Nicholas agreed and noted that she would have been allowed to recover if she had slipped in the shower or “injured while playing a game of cards” and that sex was an “ordinary incident of life” in a hotel room.
The woman in her thirties claimed facial and psychological injuries from being hit by the glass fitting in November 2007.
In the United States, you are covered for injuries in a hotel if you are traveling on business. The question is whether any injury is covered regardless of what you are doing in the hotel room. Nicholas has a point that sex is not in anyway unforeseeable or improper conduct. Ironically, when dealing with a question of the “scope of employment” in the area of respondeat superior, the courts will make an exception for any “frolic or detour.” This would certainly appear a frolic in a conventional sense, but the court viewed this as a standard use of a room.
Not to appear salacious in this context, there is a “coming and going rule” that bars employees in the United States from generally collecting workers compensation if they are injured while commuting to or from work. However, that is not the rule for injury during travel. What constitutes work is generally give broad reading. For example, in Griffith v. Miamisburg (2008), a police trainee injured during a basketball game at a training facility was covered.
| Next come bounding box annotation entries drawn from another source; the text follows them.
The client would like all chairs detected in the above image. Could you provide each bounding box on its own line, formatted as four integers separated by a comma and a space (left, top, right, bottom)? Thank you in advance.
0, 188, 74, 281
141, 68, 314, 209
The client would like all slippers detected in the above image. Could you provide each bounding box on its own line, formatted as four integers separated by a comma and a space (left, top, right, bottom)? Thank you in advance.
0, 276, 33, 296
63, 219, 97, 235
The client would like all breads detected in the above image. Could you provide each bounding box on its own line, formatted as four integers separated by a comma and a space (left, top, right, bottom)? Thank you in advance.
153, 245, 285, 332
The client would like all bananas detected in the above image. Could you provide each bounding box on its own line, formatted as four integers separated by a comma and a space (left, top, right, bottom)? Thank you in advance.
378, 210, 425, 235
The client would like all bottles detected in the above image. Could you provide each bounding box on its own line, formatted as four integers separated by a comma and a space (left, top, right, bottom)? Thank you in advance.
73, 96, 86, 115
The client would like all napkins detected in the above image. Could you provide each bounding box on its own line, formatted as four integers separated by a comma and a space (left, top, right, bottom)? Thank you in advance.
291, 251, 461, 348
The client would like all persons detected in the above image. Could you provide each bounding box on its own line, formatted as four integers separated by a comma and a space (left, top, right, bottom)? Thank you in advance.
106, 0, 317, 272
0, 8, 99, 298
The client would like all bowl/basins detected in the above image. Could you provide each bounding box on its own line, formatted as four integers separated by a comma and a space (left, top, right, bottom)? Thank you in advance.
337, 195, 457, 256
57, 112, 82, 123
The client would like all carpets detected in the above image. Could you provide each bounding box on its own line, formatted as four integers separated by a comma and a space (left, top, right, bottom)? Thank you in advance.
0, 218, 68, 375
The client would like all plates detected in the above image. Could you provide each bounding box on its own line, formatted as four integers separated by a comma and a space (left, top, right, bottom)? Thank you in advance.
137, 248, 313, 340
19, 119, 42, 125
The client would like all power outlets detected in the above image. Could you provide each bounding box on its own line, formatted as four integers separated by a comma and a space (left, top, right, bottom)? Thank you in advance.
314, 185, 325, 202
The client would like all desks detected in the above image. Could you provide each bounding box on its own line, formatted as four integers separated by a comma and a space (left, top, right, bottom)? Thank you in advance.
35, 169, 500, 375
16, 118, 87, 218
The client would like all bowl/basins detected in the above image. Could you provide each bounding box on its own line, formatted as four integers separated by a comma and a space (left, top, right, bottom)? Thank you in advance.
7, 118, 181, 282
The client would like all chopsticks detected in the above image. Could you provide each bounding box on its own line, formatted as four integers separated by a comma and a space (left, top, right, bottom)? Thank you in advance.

The cases turn on very precise notions of whether the employee was still at work at a hotel. Thus, in Jones v. USF Holland, Inc. (Ohio 2011), a truck driver who was staying at a hotel picked by his company was viewed as not covered when he slipped in the shower. He was viewed as “off-the-clock” by the court between hauls. However, in Lippolt v. Hague (2008), an employee injured in a hotel parking lot was deemed as covered because the worker was traveling for the company.
On a different aspect of worker’s comp, porn stars have organized to get worker’s compensation coverage for themselves and their colleagues. Notably, they have not argued for compensation for STDs, though that would seem a predictable risk for the industry. Movie companies have long opposed such coverage. Presumably, these workers are treated as contractors by the studios.
The judge’s ruling in this case makes sense if employees are covered for any injuries during travel. Moreover, it is not clear that the lighting fixture would not have fallen without the sexual encounter. What do you think?